Menjelang Imlek, masyarakat Solo dan sekitarnya sangat menantikan event Grebeg Sudiro. Penyelenggaraan event ini adalah bentuk akulturasi budaya antara Tionghoa dan Jawa. penasaran apa itu Grebeg Sudiro?
Dikutip dari akun Instagram resmi Grebeg Sudiro, @grebeg_sudiro, event ini berlangsung dari 27 Januari hingga 22 Februari 2024. Rangkaian acaranya meliputi Umbul Mantran, Bazar, Perahu Wisata, Karnaval Budaya, dan ditutup dengan Heritage & Harmony Music.
Mari pahami apa itu Grebeg Sudiro dan asal-usulnya dengan membaca penjelasan lengkap berikut ini!
SCROLL TO CONTINUE WITH CONTENT
Apa Itu Grebeg Sudiro?
Mengutip laman resmi Pemerintah Kota Solo, 'Grebeg' dalam tradisi Jawa, merujuk pada perayaan rutin dan ucapan syukur untuk memperingati peristiwa penting. Sementara 'Sudiro' diambil dari Kampung Sudiroprajan di sekitar Pasar Gede.
Tradisi ini awalnya untuk memperingati ulang tahun Pasar Gede Hardjonagoro, digagas oleh warga etnis Tionghoa dan Jawa di Kampung Sudiroprajan.
Dengan semangat kebhinnekaan, Pemerintah Kota Solo mendukung Grebeg Sudiro sebagai perayaan tahunan. Grebeg Sudiro melibatkan dua kegiatan utama, yakni sedekah bumi dan kirab budaya.

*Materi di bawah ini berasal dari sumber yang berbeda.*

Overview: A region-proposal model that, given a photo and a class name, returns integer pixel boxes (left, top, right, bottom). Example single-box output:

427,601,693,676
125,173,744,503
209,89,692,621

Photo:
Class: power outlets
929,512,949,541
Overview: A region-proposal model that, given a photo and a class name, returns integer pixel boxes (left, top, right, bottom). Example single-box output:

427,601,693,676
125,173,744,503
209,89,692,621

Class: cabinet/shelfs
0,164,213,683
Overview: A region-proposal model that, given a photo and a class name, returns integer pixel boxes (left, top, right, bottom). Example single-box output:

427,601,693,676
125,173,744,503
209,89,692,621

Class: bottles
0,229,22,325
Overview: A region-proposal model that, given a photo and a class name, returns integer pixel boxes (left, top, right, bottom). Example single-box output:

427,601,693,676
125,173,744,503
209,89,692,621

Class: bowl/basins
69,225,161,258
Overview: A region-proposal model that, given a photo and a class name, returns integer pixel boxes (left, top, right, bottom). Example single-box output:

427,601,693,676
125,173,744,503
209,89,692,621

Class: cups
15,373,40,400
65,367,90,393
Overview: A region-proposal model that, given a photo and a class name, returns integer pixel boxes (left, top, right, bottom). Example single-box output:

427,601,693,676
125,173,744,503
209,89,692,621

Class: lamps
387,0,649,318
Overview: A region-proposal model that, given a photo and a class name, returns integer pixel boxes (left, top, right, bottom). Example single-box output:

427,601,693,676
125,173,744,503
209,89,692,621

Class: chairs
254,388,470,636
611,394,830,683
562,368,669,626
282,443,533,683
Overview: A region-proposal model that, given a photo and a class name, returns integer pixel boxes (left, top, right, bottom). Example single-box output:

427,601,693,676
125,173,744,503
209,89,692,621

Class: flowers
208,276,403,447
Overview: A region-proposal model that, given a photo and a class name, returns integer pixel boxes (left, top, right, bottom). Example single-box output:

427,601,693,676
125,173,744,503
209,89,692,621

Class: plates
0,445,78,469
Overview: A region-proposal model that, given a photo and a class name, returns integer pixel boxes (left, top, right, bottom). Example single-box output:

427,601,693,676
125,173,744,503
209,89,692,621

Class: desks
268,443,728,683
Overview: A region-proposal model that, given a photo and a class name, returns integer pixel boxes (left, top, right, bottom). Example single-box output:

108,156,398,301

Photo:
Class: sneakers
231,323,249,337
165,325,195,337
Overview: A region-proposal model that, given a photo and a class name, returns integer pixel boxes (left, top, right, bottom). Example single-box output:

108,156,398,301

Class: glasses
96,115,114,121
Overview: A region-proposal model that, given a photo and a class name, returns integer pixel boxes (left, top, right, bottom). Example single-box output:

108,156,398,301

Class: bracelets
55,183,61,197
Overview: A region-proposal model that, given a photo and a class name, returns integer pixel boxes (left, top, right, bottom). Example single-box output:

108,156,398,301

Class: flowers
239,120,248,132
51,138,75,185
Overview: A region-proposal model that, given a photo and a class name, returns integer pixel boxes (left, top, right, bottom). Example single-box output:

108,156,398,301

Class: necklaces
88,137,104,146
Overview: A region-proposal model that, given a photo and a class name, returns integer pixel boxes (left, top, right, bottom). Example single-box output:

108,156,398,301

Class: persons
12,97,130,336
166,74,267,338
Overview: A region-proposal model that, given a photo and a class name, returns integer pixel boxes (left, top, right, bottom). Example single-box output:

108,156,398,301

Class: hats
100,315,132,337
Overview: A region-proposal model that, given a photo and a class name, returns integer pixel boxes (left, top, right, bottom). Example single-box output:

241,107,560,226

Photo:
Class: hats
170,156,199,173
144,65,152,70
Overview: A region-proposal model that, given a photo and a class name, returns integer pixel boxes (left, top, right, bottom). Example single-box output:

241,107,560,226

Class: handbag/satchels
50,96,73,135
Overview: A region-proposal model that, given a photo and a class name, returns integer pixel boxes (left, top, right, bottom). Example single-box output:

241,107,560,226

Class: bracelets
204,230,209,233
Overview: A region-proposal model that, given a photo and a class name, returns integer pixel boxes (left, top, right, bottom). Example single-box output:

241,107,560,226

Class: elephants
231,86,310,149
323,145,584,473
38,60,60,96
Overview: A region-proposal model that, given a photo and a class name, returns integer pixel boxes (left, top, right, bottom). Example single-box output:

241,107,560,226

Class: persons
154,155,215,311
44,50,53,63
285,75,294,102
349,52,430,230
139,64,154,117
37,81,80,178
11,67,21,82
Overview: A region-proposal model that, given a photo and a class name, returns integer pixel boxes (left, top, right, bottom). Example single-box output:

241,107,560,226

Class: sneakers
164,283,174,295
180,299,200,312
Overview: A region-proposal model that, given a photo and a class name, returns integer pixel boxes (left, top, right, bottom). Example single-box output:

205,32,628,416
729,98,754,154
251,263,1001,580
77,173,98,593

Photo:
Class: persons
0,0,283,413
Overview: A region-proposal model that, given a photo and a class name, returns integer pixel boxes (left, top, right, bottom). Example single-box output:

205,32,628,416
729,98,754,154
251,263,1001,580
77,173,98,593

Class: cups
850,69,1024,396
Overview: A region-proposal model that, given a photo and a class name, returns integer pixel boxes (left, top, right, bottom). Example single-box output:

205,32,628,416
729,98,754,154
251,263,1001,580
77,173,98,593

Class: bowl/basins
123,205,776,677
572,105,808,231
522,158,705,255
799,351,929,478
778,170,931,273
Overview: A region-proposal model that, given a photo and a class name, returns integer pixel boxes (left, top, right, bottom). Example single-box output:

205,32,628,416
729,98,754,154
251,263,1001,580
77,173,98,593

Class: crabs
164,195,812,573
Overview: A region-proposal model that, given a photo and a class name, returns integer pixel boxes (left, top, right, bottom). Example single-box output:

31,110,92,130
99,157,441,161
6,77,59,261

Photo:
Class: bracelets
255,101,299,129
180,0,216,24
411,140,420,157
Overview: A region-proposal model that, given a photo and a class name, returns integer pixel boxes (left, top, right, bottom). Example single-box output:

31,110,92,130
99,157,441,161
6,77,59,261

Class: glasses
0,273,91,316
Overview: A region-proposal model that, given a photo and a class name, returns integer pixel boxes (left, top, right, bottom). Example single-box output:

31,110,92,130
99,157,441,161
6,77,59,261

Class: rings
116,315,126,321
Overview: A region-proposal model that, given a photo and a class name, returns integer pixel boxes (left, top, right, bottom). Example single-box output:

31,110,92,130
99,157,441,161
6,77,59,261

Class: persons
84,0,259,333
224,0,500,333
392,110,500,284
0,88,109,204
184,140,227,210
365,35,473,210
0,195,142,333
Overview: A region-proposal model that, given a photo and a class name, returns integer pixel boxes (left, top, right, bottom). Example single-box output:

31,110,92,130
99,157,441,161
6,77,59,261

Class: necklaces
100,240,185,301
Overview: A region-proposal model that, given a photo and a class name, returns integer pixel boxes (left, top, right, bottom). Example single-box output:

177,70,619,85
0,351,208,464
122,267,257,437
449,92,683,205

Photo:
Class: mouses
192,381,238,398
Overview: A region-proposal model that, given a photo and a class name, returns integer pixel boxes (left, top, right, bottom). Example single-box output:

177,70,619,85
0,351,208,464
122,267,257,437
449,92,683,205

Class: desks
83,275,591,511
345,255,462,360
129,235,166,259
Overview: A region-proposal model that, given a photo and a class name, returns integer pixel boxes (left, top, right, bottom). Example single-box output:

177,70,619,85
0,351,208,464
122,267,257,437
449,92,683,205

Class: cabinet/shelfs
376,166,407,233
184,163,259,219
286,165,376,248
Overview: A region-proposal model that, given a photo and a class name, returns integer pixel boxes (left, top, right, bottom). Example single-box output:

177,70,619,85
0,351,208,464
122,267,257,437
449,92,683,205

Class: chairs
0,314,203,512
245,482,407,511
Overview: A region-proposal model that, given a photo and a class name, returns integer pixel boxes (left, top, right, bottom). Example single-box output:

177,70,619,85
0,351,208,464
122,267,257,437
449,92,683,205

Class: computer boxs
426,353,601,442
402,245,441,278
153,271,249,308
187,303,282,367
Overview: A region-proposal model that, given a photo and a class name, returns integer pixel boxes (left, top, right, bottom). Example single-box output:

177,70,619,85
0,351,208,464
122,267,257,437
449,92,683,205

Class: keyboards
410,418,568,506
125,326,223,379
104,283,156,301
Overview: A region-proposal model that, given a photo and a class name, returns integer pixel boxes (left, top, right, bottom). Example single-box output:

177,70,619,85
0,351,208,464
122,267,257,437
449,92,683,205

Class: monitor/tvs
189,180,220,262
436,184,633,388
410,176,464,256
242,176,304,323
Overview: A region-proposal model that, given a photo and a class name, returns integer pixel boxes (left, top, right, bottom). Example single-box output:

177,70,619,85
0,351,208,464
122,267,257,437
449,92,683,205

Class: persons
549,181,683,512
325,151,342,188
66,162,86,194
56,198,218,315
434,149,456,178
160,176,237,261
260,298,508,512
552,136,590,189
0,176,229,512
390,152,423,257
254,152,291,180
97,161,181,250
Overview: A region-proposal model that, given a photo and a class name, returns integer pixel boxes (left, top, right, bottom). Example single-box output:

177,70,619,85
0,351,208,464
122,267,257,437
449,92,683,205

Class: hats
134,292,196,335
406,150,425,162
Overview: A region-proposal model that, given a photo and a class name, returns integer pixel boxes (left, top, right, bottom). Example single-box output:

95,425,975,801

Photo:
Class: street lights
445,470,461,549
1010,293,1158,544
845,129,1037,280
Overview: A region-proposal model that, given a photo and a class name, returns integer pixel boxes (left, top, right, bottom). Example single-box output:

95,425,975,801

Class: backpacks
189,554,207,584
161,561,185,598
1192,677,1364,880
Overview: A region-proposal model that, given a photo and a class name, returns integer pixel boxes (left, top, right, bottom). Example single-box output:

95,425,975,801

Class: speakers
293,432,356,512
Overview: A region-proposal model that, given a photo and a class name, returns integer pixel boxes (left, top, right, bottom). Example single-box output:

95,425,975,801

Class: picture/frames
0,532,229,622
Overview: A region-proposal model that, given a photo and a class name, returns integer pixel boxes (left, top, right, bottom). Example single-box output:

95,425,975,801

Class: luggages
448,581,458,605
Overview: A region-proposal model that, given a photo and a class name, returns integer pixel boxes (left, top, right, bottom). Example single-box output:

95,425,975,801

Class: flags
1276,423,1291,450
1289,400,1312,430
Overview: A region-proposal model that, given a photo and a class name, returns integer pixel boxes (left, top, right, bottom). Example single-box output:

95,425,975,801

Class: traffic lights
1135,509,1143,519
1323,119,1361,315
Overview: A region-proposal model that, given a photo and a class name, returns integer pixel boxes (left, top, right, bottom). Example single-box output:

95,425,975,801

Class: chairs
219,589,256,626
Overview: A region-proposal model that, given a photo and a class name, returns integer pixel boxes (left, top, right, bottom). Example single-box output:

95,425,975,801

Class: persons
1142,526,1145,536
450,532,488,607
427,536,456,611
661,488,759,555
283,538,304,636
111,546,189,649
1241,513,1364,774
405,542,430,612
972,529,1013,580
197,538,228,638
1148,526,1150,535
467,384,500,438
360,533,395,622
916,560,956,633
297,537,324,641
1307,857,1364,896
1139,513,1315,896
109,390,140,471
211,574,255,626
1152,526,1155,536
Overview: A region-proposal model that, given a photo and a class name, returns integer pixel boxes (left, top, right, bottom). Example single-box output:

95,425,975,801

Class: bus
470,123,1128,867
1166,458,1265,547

Sedekah bumi mengekspresikan rasa syukur pedagang Pasar Gede dan masyarakat sekitar. Sementara kirab budaya melibatkan kebersamaan dua etnis, Tionghoa dan Jawa, dengan menampilkan tarian khas Jawa, serta pertunjukan Liong dan Barongsai.
Kelurahan Sudiroprajan, Kecamatan Jebres, dikenal sebagai Kampung Pecinan karena dihuni banyak etnis Tionghoa. Wilayah ini mencakup Kampung Kepanjen, Balong, Mijen, Ngampil, Samaan, Ketandan, Limolasan, dan Balong Lengkong.
Sejarah Munculnya Grebeg Sudiro
Dihimpun dari artikel berjudul 'Tradisi Grebeg Sudiro di Sudiroprajan' oleh Tissania Clarasati Adriana yang dimuat di Jurnal Candi Vol. 5 (2013), Grebeg Sudiro adalah tradisi yang menggambarkan pembauran budaya Jawa dan Tionghoa. Tradisi ini lahir pada tahun 2007 di Sudiroprajan, Solo.
Inisiatornya adalah antara lain Oei Bengki, Sarjono Lelono Putro, dan Kamajaya. Persetujuan dari pihak kelurahan, budayawan, tokoh masyarakat, dan LSM memungkinkan pelaksanaan tradisi ini.
Meski baru berlangsung selama beberapa tahun, Grebeg Sudiro mencerminkan semangat kerukunan antar etnis. Tradisi ini muncul dari keinginan para pendiri untuk mengangkat nama Sudiroprajan dan terinspirasi oleh tradisi Kampung Sewu.
Grebeg Sudiro bertujuan menyatukan warga Tionghoa dan Jawa di Sudiroprajan, sebuah daerah yang sudah lama dikenal harmonis dengan perkawinan campur dan interaksi budaya yang erat. Grebeg Sudiro, dengan tema yang berbeda setiap tahun, juga mendapat pengakuan dari Pemerintah Kota Solo sebagai acara agenda tahunan.
Melalui kreativitas warga Sudiroprajan dalam membuat kerajinan dan menarik perhatian dengan manik-manik, lampion, dan makanan khas Tionghoa, Grebeg Sudiro berhasil memperkenalkan kelurahan Sudiroprajan kepada masyarakat luas. Oleh karena itu, perekonomian warga meningkat dan semakin menegaskan adanya persatuan dalam perbedaan.
Demikian penjelasan lengkap tentang Grebeg Sudiro. Jangan lewatkan keseruannya, Lur! Semoga bermanfaat.